On a personal level, it was hard. I was glad to see Roger. Anytime that I can sit and watch my husband, it's a wonderful experience for me; I spent 24 years of my life with him. I feel like the screen, what he stood for is still here with me, so that was good. Some parts are really hard to watch.
Some people who don't know you and don't know your story are going to think: "What's the wife going to think about all of these well-endowed ladies he was obsessed with via 'Beyond the Valley of the Dolls'?"
When we first started dating, I didn't know that he had written "Beyond the Valley of the Dolls." One of my coworkers told me. I was practicing law and one of my fellow co-workers told me, you know that guy you're dating, he wrote those Russ Meyer movies. I remember enjoying "Beyond the Valley of the Dolls" when it first came out. One of the things that I was most proud of, going back to watch, was how he treated the African-American characters in that movie. If he had been really condescending about them, I don't know if I would have gone out with him. It may be a strange thing to say, but I saw his consciousness, even in the campy movie. And hey, he likes big boobies! So what, who doesn't?
But what were the things that were hard to see? Was it him suffering or something specific about the behaviour that was showcased? Occasionally, and to the film's benefit, he comes across as a bit of an asshole.

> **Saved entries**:
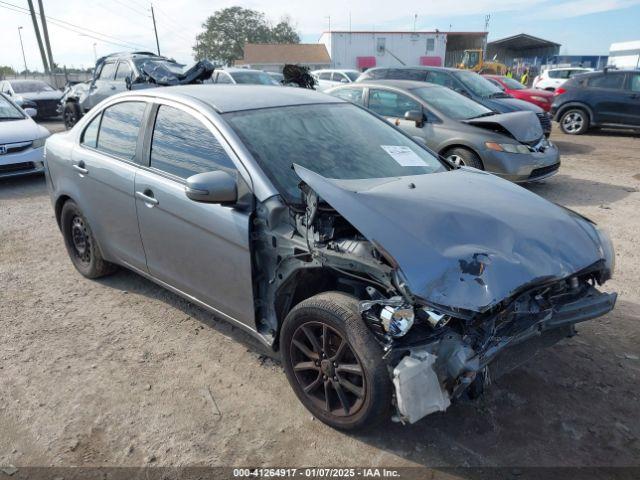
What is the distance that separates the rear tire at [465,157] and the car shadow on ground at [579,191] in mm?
1124

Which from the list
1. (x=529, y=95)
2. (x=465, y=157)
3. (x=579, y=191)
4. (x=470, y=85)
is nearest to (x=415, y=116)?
(x=465, y=157)

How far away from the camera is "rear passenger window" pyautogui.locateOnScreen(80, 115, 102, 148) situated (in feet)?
13.4

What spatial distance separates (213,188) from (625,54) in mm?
54784

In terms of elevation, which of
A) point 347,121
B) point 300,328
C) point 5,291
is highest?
point 347,121

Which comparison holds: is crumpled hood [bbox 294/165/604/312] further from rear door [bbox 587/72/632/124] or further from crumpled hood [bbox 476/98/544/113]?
rear door [bbox 587/72/632/124]

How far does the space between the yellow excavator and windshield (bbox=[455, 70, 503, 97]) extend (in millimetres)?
18875

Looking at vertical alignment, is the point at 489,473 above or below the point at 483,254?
below

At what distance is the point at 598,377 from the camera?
3.06m

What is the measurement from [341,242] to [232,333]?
1524mm

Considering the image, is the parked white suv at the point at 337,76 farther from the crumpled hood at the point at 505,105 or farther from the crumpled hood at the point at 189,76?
the crumpled hood at the point at 505,105

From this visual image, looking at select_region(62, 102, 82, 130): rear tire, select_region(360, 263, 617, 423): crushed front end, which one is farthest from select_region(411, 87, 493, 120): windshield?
select_region(62, 102, 82, 130): rear tire

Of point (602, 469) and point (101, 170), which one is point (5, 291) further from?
point (602, 469)

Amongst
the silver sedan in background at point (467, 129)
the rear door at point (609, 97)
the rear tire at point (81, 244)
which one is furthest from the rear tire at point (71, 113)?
the rear door at point (609, 97)

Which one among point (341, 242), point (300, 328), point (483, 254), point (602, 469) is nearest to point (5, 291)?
point (300, 328)
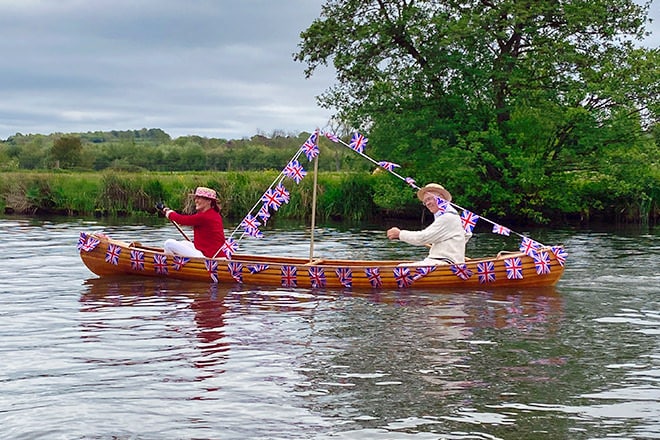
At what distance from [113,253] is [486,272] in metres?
6.78

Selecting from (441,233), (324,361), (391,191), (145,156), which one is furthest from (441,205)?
(145,156)

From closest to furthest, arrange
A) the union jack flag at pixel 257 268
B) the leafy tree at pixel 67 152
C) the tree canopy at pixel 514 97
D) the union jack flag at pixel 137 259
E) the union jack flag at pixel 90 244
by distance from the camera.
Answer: the union jack flag at pixel 257 268
the union jack flag at pixel 137 259
the union jack flag at pixel 90 244
the tree canopy at pixel 514 97
the leafy tree at pixel 67 152

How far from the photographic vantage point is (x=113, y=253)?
52.8 feet

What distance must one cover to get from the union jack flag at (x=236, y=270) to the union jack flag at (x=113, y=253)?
7.62 feet

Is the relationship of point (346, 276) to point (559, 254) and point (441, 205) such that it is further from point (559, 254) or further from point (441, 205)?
point (559, 254)

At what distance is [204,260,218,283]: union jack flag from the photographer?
1529 centimetres

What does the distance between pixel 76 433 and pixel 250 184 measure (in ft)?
90.1

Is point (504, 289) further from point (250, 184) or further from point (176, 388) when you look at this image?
point (250, 184)

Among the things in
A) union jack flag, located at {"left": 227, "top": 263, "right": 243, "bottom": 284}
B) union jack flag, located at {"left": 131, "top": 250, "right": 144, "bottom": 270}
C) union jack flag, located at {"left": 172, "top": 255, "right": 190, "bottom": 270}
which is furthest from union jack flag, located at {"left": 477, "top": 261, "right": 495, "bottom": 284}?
union jack flag, located at {"left": 131, "top": 250, "right": 144, "bottom": 270}

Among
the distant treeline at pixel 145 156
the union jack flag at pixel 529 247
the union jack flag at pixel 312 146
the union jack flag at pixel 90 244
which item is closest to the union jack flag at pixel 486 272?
the union jack flag at pixel 529 247

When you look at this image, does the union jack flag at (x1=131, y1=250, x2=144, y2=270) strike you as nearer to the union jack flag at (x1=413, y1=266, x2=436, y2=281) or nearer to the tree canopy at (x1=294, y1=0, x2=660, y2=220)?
the union jack flag at (x1=413, y1=266, x2=436, y2=281)

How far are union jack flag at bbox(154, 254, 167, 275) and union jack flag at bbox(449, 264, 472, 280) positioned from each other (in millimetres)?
5131

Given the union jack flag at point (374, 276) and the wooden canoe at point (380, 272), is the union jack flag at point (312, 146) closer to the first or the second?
the wooden canoe at point (380, 272)

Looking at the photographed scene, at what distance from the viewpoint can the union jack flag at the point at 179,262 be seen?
15477 millimetres
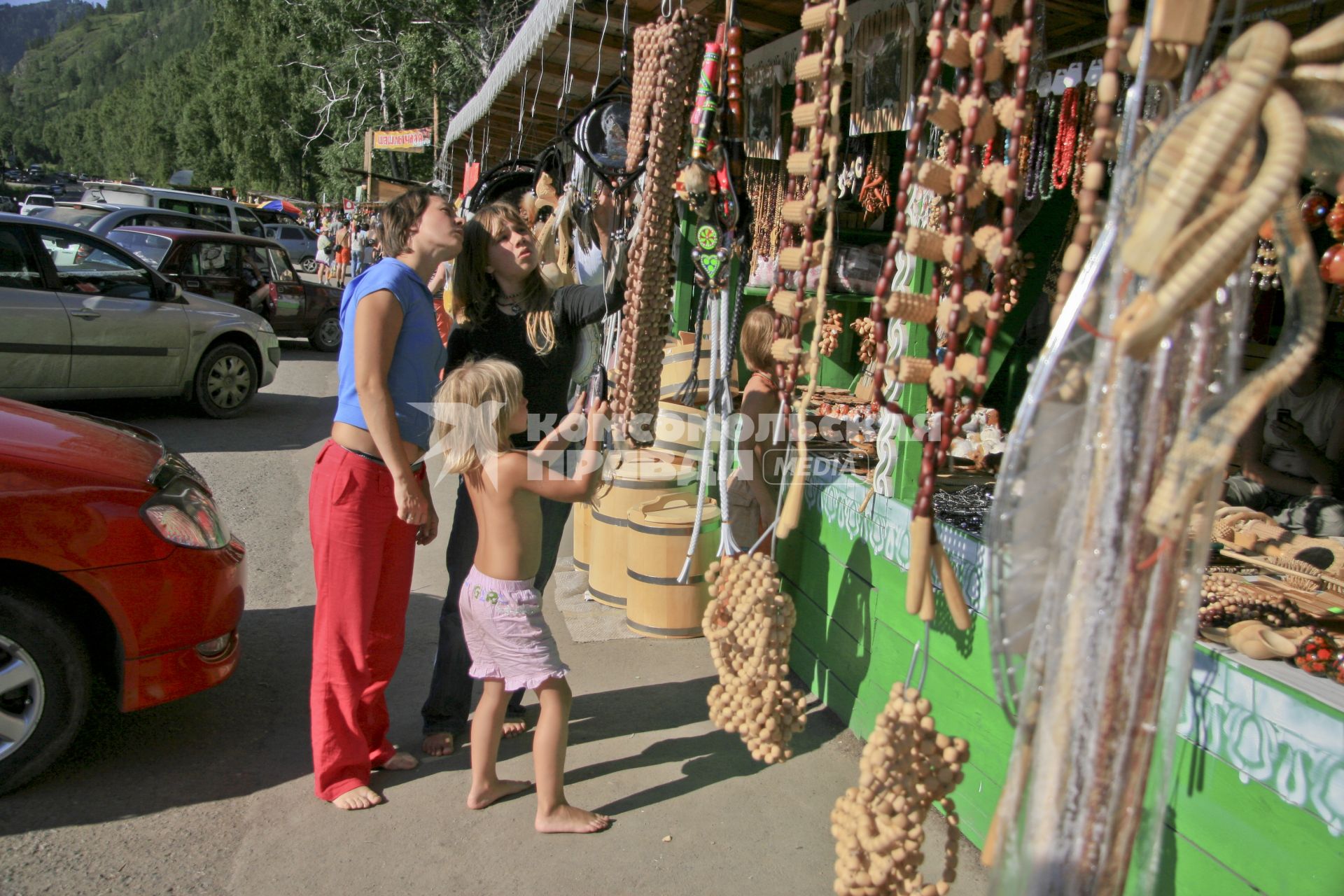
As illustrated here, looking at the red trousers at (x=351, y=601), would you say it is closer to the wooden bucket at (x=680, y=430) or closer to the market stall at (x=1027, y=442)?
the market stall at (x=1027, y=442)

> **EXERCISE DETAILS**: Extract the passage of the interview from "But what were" up to and including "of an asshole.". The material has no connection to the interview.

> **YOUR RESPONSE**:
But what were the things that were hard to see? Was it him suffering or something specific about the behaviour that was showcased? Occasionally, and to the film's benefit, he comes across as a bit of an asshole.